======== EXCERPT PROVIDED ========

The grocery store was only a mile away and we figured it was faster for her to run there and buy a disposable pan rather than wait for Rick to run ours over to the house since we're about a half hour away, not to mention Annalee's apple pie was still cooking and she was stuffing mushrooms. We got there as early as possible, anyway, to help her vacuum, set the tables, and finish preparing the meal. Chris was parked at the counter, busily cutting up vegetables. Since they don't have many pots and pans yet, Erica had a precise order she was following. She had a grid posted on the fridge showing the order things needed to be cooked and for how long. She was doing a good job of keeping everything under control despite the turkey neck incident and the run to the emergency room. 

By the time the rest of the guests showed up the house was in order, Erica and Chris had both managed to grab a shower, and the food was warming on the serving trays. And it was all absolutely delicious. As we were leaving, though, Erica gave me the turkey carcass and said take it, no way am I making soup out of this stupid bird.

I made a delicious turkey soup yesterday, which we just finished up for lunch today. And you know turkey soup is best made with dumplings. For 30 years I've made the butter dumplings recipe from the Joy of Cooking. If I tried to serve chicken or turkey soup without them I'd have a revolt on my hands.
Turkey soup with butter dumplings

Butter dumplings
2 tablespoons butter, softened
2 eggs
6 tablespoons flour
pinch of salt

Mash the butter with a fork, add the eggs and mix together until creamy. Add the flour and mix well.
Add the batter by the spoonful to simmering soup, cover, and cook for 8 minutes.

======== EXERCISE DATA ========

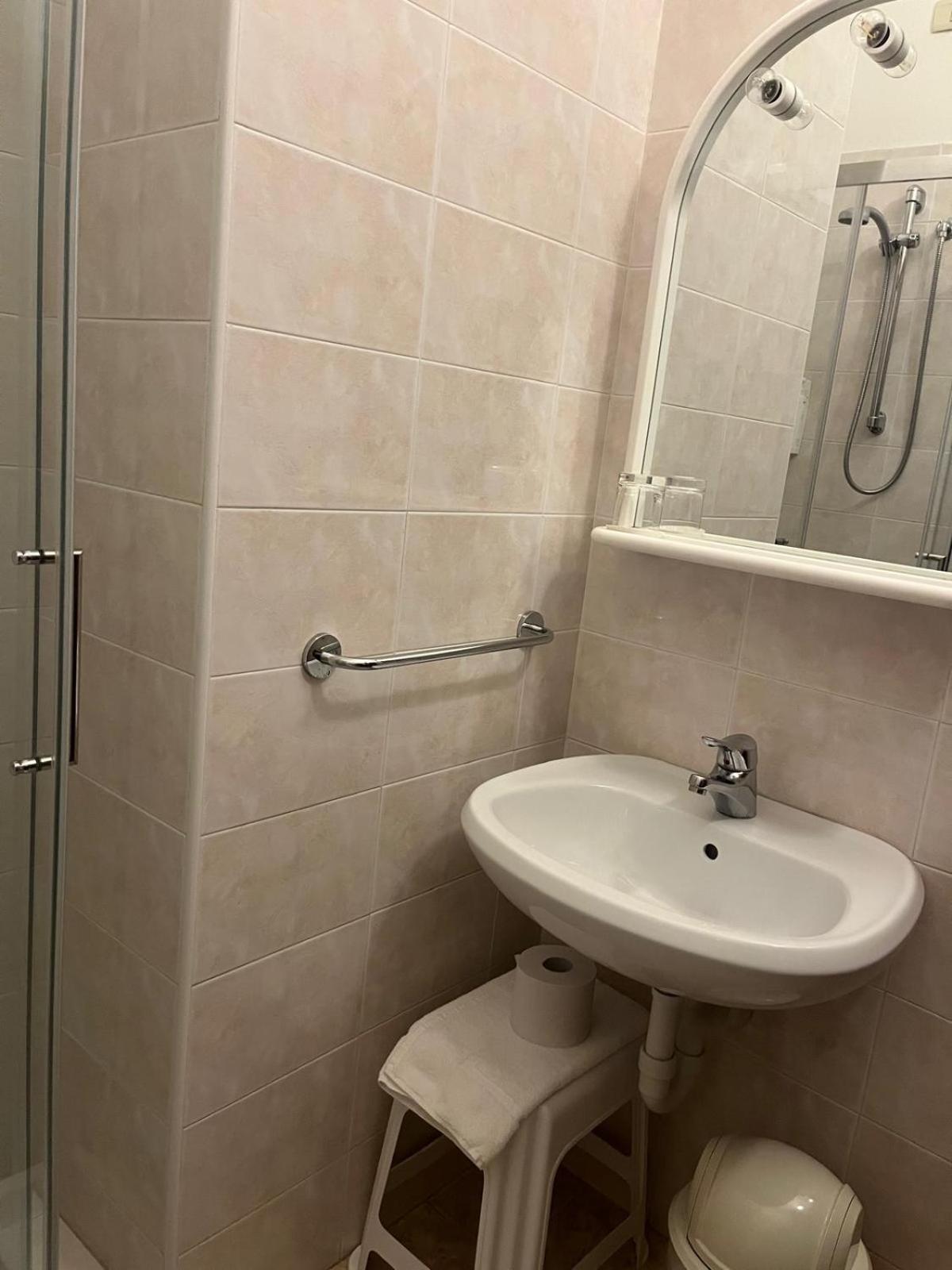 Locanda Al Santuario Peschiera del Garda Exterior foto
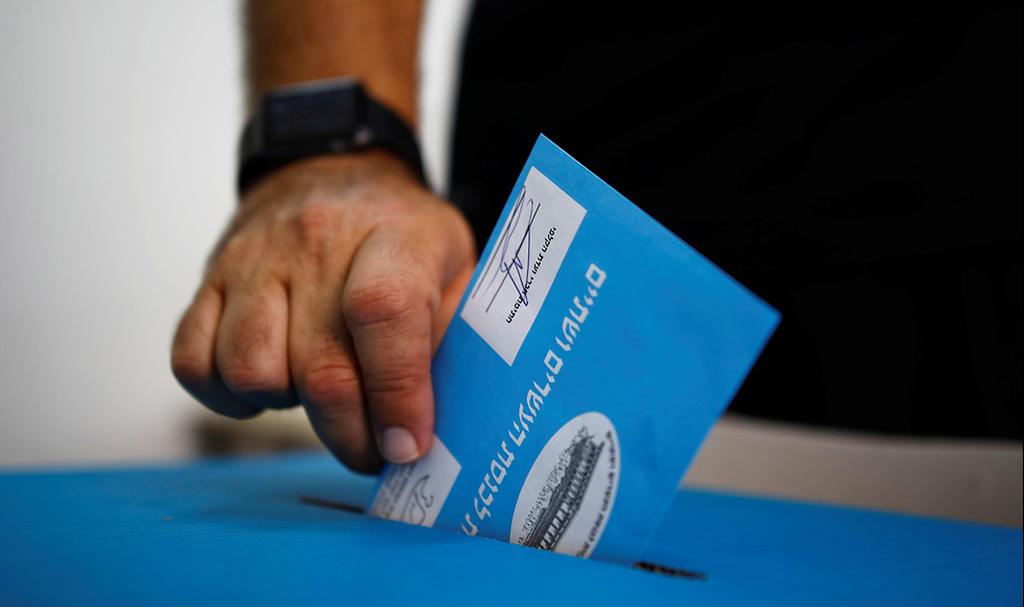 An Israeli voter (photo: Reuters)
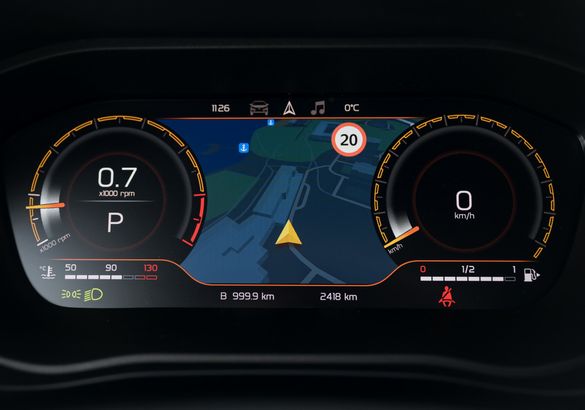 Тест-драйв Lada Vesta 1.8 AT: как едет новая двухпедальная «Веста»?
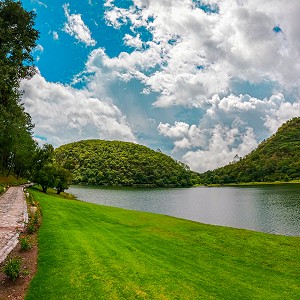 Tranquilidad en el lago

========

» **TASK BRIEF**
In the excerpt about turkey soup, how long are the butter dumplings cooked once they are added to the simmering soup?

» **TASK RESPONSE**
They are cooked, covered, for 8 minutes.